Clarence H. Du Burns: Self-made Politician and Baltimore, Maryland’s First Black Mayor

0 Posted by - January 28, 2021 - Black History, BLACK MEN, BLACK POLITICS, History

Clarence H. Du Burns was a self-made politician who rose through grass-roots involvement in his native East Baltimore to become the city’s first African-American mayor.

Burns never let the public forget his humble beginnings, growing up in a house at 424 N. Caroline St., his jobs hawking newspapers and vegetables, and getting hired as a locker room attendant at Dunbar High School the old-fashioned way – through City Hall connections. He got his nickname, Du, in the 1940s because he was always “doing things for people.” He secured much of this help for constituents through a political club he started in East Baltimore, which became the Eastside Democratic Organization.

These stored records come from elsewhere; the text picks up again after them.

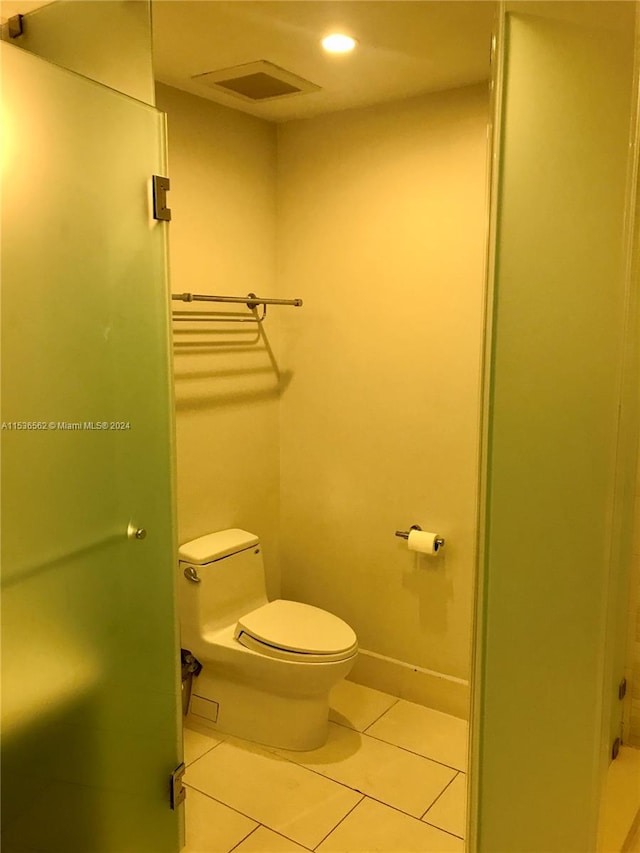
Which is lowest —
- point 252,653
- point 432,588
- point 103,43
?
point 252,653

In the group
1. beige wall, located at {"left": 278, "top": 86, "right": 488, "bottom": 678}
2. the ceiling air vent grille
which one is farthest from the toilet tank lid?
the ceiling air vent grille

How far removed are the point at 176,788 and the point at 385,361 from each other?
5.73 feet

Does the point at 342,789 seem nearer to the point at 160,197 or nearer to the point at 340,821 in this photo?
the point at 340,821

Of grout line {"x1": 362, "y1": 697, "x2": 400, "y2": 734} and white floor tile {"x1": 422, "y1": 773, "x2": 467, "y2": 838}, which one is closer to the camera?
white floor tile {"x1": 422, "y1": 773, "x2": 467, "y2": 838}

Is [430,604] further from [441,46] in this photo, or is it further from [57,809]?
[441,46]

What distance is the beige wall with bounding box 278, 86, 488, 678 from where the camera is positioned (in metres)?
2.72

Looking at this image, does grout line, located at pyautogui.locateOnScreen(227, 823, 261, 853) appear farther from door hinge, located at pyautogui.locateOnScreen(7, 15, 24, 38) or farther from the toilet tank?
door hinge, located at pyautogui.locateOnScreen(7, 15, 24, 38)

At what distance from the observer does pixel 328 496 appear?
3.19 m

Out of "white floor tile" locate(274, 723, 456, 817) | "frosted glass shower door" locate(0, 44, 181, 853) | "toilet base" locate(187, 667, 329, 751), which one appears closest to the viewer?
"frosted glass shower door" locate(0, 44, 181, 853)

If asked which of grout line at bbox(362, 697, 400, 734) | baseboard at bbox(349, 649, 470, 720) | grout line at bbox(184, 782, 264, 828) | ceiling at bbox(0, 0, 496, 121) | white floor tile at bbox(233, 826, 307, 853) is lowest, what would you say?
white floor tile at bbox(233, 826, 307, 853)

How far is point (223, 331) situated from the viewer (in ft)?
9.77

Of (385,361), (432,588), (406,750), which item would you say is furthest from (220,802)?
(385,361)

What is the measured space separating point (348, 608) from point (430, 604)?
431 mm

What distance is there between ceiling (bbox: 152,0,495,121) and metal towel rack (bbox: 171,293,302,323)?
2.55 feet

Du Burns was first elected to the Baltimore City Council in 1971. In 1986, the then-Mayor William Donald Schaefer resigned after being elected Governor of Maryland. As City Council president, Burns was elevated to mayor in January 1987, becoming the first black mayor in the city’s history.

In the 1987 city elections, Burns ran for a full term but was defeated in the Democratic primary by Kurt Schmoke. He ran again in 1991 with the same result. Clarence H. Du Burns died in 2003.